▶ Exercise prompt:
Translate into Spanish this sentence from the travel passage about eastern Turkey: "I'm sure if I were to ask a non-Kurd, they would say the military presence is necessary against the PKK, so as you can see, there are always two sides to a story."

▶ Document extract:
— Start —
Throughout the whole “Kurdish” region (about a fourth of Turkey which encompasses nearly the whole Eastern area) there is a very heavy military presence which we are starting to grow accustomed to seeing. Everyday we are passed by extremely sturdy looking armored vehicles (with scary looking automatic guns on top), and we usually pass by a few of their bases daily as well. After asking the locals, I now know that this is a totally normal (in this region) military presence which has nothing to do with the war going on south of their border, but rather, as the locals view it, it’s Turkey’s way of scaring the Kurds and keeping them suppressed. I’m sure if I were to ask a non-Kurd, they would say the military presence is necessary against the PKK, so as you can see, there are always two sides to a story. Many Turks from the west of the country are scared of this area and would never visit whereas many of the Kurds (from the east) don’t look fondly on those in the west, and most notably, the government. It has been interesting to hear different points of views, from hardline Kurds who believe that Turkey is fascist and that Kurdistan will one day be recognized, to Turks who really hate the group (most notably the PKK) and tell us that we really must avoid the Kurdish regions completely.
— End —
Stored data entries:
— Start —
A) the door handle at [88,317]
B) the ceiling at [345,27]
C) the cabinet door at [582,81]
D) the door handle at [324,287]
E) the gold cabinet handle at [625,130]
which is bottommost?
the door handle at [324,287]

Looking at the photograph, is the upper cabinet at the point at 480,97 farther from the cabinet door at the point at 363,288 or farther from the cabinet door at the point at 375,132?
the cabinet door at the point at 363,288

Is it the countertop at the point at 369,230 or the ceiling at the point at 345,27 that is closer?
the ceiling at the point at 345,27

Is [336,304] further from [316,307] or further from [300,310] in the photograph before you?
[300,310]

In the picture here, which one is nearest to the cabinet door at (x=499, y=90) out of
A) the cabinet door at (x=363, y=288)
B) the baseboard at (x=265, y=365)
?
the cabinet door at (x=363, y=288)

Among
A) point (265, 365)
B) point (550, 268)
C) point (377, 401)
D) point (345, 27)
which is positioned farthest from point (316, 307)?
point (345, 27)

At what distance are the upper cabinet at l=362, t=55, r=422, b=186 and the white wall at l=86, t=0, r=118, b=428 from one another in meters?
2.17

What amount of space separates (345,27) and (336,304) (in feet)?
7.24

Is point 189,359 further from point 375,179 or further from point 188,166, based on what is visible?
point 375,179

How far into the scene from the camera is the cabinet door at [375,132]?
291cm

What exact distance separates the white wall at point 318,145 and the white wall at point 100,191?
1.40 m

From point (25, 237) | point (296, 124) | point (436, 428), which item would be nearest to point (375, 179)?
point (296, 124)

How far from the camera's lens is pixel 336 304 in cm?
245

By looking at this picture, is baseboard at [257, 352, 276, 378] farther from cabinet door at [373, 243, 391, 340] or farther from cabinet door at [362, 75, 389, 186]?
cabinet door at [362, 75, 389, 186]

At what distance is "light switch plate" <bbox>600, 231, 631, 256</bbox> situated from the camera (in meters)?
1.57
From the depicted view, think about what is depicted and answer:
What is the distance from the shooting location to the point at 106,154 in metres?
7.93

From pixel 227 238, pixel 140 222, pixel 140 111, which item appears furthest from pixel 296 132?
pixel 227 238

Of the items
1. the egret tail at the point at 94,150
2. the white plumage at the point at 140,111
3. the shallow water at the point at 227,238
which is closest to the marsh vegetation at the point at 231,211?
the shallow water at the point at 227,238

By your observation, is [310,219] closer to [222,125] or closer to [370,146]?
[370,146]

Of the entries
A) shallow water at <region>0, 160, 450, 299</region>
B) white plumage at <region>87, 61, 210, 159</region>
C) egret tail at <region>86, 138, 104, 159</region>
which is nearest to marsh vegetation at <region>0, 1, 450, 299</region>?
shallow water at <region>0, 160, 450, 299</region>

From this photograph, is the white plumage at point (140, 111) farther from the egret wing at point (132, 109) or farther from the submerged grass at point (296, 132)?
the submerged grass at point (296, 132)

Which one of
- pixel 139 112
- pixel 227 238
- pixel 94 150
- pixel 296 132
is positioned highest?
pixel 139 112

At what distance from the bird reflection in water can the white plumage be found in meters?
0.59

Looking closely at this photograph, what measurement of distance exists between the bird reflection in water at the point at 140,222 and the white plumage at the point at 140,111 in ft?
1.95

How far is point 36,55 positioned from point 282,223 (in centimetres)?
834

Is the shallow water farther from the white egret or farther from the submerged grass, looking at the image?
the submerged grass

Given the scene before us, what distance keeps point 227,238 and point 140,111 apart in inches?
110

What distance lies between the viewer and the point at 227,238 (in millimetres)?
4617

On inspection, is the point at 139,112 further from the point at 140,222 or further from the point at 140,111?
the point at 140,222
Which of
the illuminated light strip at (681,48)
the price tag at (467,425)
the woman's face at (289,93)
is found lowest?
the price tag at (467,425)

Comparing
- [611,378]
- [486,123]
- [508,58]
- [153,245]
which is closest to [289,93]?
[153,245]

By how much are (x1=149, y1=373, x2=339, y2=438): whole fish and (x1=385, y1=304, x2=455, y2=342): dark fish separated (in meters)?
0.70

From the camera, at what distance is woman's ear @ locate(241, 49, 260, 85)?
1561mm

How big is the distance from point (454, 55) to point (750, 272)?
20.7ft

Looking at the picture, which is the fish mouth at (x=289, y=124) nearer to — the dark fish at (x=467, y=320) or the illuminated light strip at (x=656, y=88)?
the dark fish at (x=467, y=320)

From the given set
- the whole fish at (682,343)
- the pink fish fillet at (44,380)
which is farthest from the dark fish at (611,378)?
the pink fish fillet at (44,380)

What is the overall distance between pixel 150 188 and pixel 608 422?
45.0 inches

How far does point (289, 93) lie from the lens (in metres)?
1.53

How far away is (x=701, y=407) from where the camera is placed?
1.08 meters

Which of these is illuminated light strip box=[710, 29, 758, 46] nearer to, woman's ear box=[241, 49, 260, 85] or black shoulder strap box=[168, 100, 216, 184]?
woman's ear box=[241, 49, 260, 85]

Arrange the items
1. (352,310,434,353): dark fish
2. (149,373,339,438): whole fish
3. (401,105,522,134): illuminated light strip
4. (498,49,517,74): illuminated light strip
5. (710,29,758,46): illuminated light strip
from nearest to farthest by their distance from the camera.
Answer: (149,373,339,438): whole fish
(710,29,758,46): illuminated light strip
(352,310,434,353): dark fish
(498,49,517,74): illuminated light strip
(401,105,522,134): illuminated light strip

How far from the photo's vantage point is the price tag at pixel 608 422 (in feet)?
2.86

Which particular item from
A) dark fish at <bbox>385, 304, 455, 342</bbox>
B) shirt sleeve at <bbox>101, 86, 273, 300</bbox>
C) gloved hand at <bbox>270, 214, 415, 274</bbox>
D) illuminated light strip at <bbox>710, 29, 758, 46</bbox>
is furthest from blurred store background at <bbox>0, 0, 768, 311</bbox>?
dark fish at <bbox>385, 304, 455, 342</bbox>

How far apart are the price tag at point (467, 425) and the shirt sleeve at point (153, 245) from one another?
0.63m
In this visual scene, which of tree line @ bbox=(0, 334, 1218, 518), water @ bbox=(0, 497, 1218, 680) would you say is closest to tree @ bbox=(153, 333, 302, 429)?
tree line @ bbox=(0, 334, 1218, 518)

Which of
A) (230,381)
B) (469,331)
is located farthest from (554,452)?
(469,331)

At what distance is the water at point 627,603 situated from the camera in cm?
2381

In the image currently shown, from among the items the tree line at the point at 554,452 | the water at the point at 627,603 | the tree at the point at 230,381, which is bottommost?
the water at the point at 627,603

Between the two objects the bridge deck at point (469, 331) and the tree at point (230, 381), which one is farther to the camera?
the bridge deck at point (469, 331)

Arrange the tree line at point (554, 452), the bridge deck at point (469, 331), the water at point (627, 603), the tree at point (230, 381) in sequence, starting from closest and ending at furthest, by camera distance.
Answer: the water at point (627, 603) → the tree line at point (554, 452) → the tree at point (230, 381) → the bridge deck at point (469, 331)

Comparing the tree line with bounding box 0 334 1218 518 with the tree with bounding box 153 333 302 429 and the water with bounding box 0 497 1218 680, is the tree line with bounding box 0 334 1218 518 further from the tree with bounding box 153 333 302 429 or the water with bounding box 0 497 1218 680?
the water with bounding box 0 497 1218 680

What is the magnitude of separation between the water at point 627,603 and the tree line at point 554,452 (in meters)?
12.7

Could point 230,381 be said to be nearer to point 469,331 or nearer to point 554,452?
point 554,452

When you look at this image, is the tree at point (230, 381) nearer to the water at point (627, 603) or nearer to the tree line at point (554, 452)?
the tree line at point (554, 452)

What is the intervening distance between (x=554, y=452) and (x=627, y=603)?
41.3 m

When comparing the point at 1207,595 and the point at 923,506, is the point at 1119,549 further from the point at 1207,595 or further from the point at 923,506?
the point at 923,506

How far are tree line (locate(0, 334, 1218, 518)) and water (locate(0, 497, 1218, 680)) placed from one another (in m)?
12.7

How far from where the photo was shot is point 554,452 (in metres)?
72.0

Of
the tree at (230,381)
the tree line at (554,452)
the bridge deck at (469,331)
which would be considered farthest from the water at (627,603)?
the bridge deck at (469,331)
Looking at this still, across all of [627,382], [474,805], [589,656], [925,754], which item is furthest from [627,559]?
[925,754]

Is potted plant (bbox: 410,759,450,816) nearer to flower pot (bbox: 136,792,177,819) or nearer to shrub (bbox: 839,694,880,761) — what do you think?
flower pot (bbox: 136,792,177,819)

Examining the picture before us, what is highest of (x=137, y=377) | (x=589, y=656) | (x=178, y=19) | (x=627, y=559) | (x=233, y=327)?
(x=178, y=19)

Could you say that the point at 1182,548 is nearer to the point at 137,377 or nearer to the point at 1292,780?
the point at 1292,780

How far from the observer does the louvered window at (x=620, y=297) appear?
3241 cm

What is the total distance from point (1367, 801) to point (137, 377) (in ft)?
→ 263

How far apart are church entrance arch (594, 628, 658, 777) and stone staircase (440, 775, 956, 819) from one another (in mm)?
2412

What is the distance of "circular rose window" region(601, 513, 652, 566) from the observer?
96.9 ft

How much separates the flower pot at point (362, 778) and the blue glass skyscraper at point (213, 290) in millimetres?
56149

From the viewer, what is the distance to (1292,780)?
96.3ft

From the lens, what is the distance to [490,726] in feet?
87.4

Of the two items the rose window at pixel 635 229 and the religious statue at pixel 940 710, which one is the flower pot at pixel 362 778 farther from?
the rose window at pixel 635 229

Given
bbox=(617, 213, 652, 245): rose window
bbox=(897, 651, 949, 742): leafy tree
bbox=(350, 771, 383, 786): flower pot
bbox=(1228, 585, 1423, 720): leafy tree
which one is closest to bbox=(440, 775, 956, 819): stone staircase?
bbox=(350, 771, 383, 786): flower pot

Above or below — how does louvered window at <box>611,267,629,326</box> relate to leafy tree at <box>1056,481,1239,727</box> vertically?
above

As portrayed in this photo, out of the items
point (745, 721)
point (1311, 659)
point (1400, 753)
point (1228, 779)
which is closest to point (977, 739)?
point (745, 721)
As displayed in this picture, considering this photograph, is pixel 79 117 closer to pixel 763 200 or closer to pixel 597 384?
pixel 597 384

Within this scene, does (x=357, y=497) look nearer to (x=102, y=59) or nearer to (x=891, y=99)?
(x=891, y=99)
— End —
▶ Result of this task:
Tengo la certeza de que, si le preguntara a alguien que no fuera kurdo, diría que la presencia militar es necesaria contra el PKK; así que, como pueden ver, siempre hay dos versiones de una historia.